Exercise details: Keep the images out while you set down the data exactly.

:: Data for this task

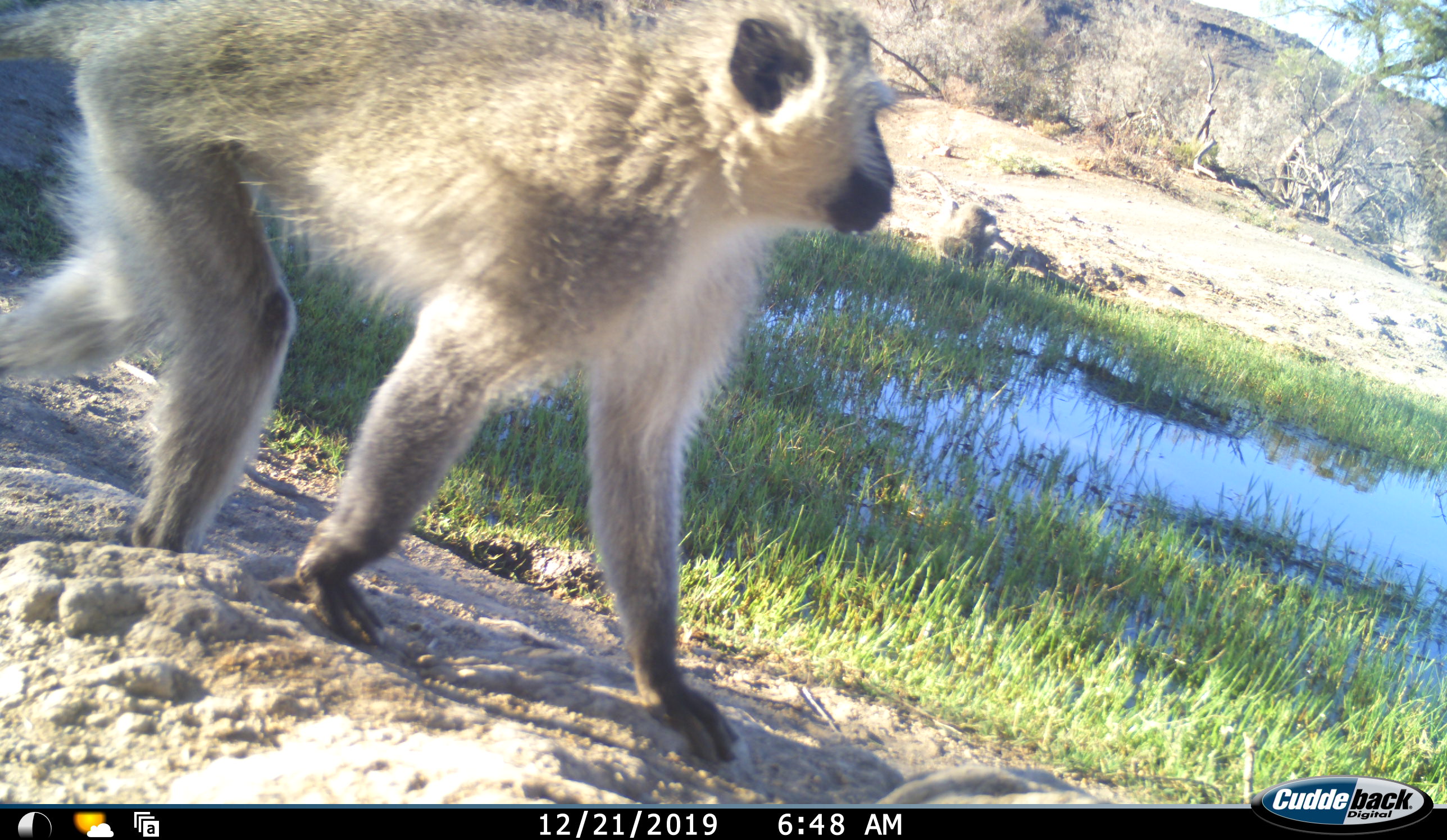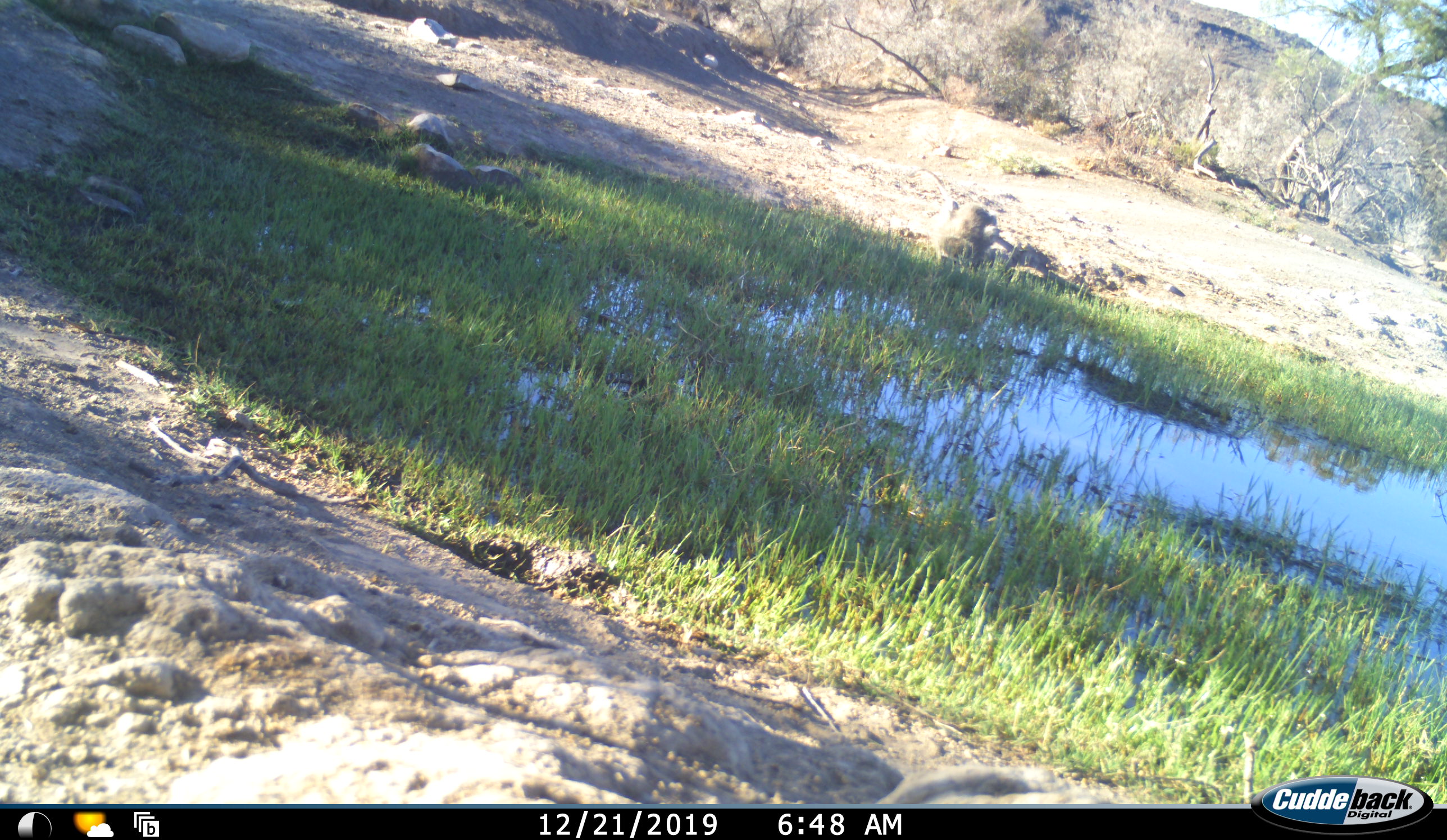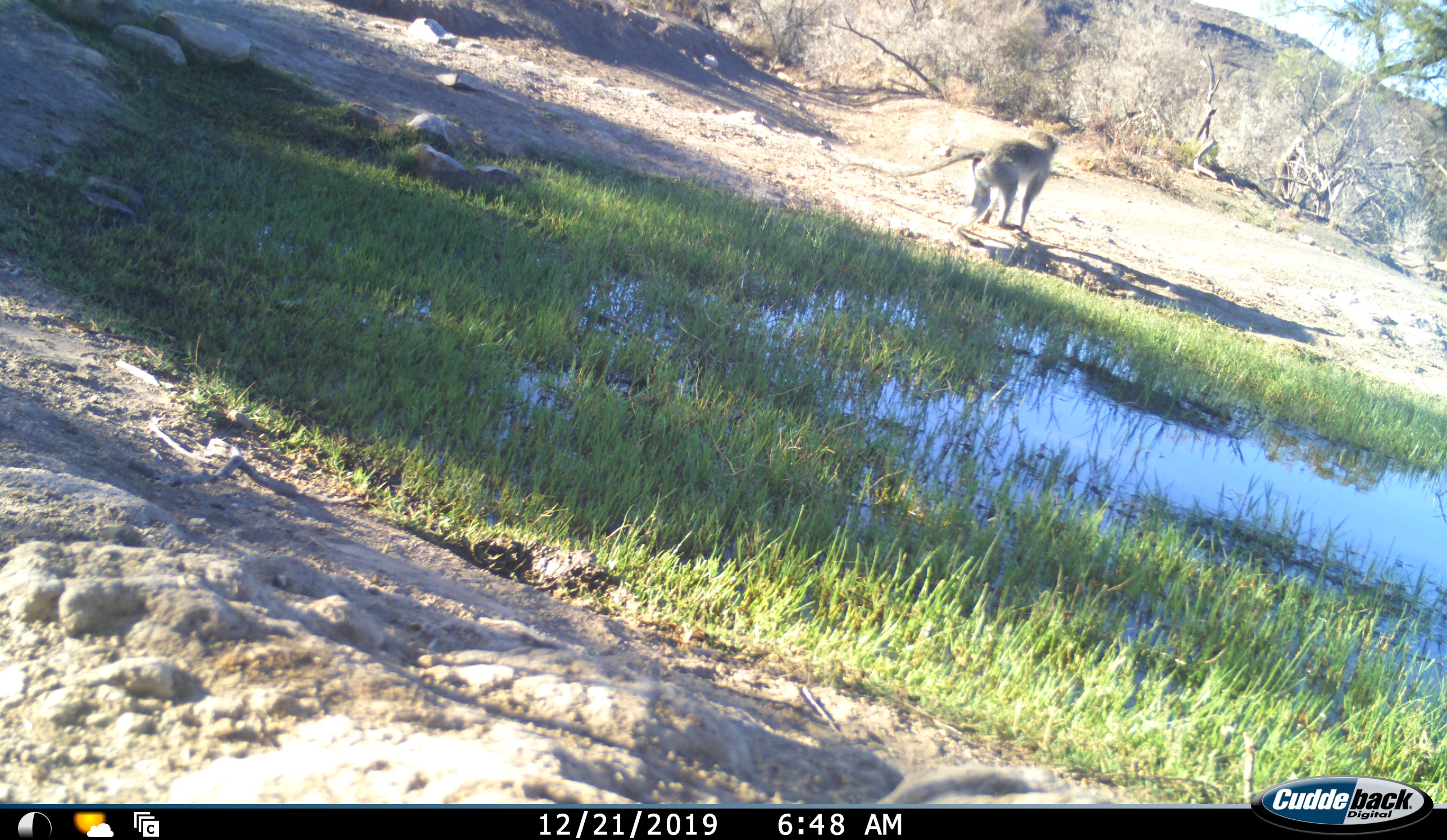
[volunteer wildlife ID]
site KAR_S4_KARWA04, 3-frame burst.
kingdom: Animalia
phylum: Chordata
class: Mammalia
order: Primates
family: Cercopithecidae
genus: Chlorocebus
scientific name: Chlorocebus pygerythrus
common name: vervet monkey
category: monkeyvervet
Monkeyvervet (vervet monkey) (Chlorocebus pygerythrus), count 2. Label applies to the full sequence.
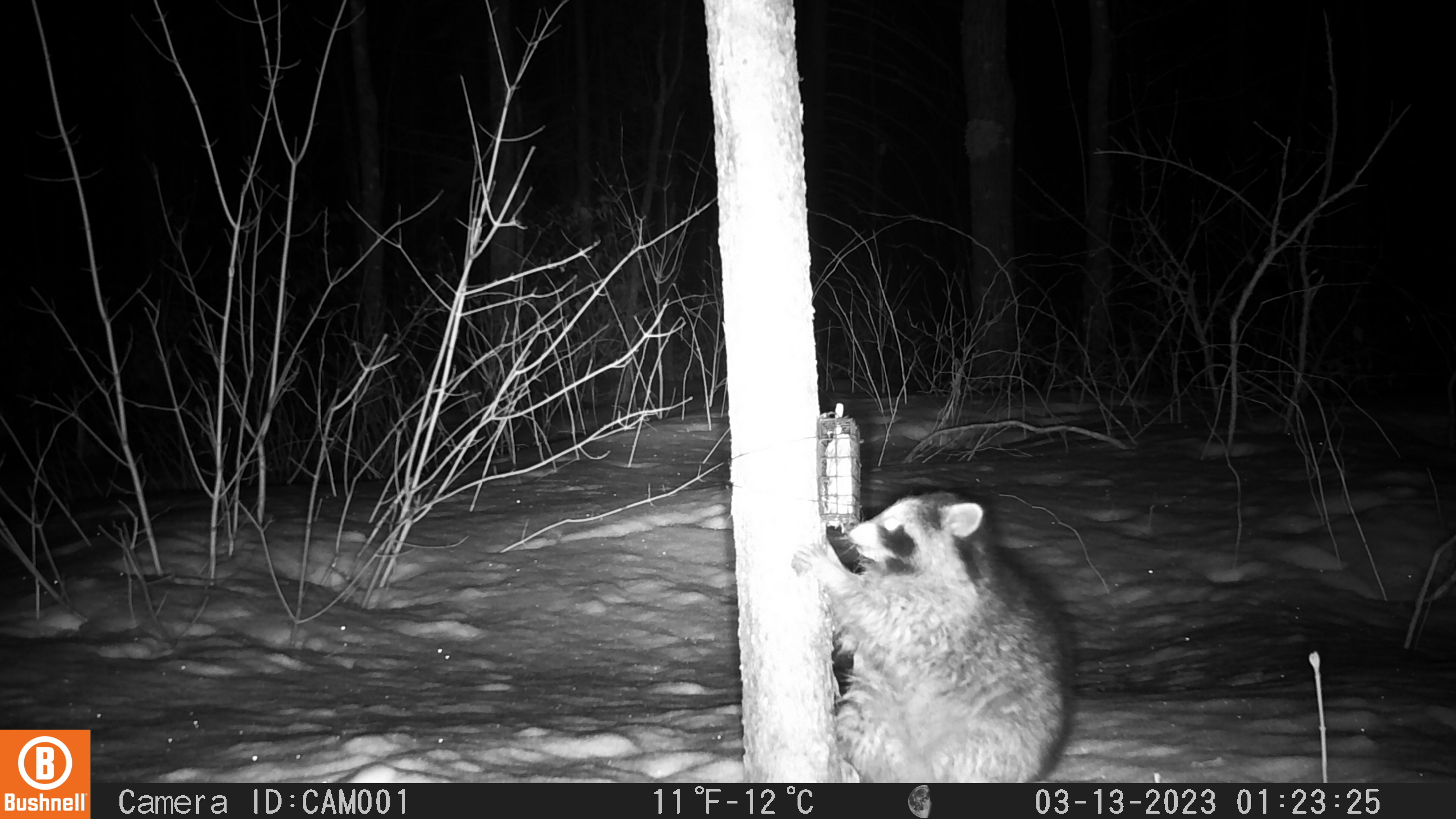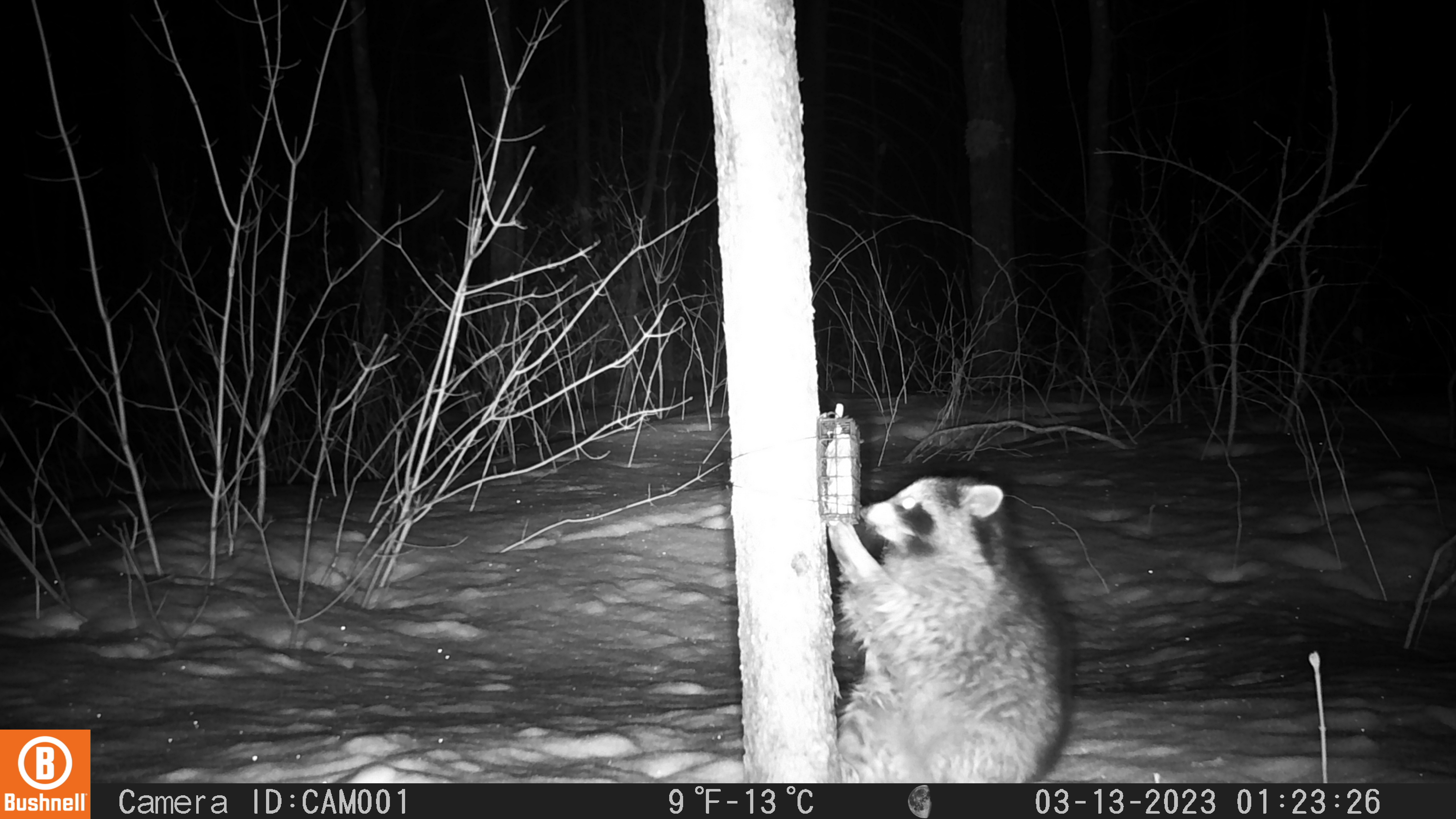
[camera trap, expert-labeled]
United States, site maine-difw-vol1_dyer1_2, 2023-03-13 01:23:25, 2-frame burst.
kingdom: Animalia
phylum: Chordata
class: Mammalia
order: Carnivora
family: Procyonidae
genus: Procyon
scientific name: Procyon lotor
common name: raccoon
Raccoon (Procyon lotor).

::::

Written solution:
[volunteer wildlife ID]
site KAR_S4_KARWA04, 3-frame burst.
kingdom: Animalia
phylum: Chordata
class: Mammalia
order: Primates
family: Cercopithecidae
genus: Chlorocebus
scientific name: Chlorocebus pygerythrus
common name: vervet monkey
category: monkeyvervet
Monkeyvervet (vervet monkey) (Chlorocebus pygerythrus), count 2. Label applies to the full sequence.
[camera trap, expert-labeled]
United States, site maine-difw-vol1_dyer1_2, 2023-03-13 01:23:25, 2-frame burst.
kingdom: Animalia
phylum: Chordata
class: Mammalia
order: Carnivora
family: Procyonidae
genus: Procyon
scientific name: Procyon lotor
common name: raccoon
Raccoon (Procyon lotor).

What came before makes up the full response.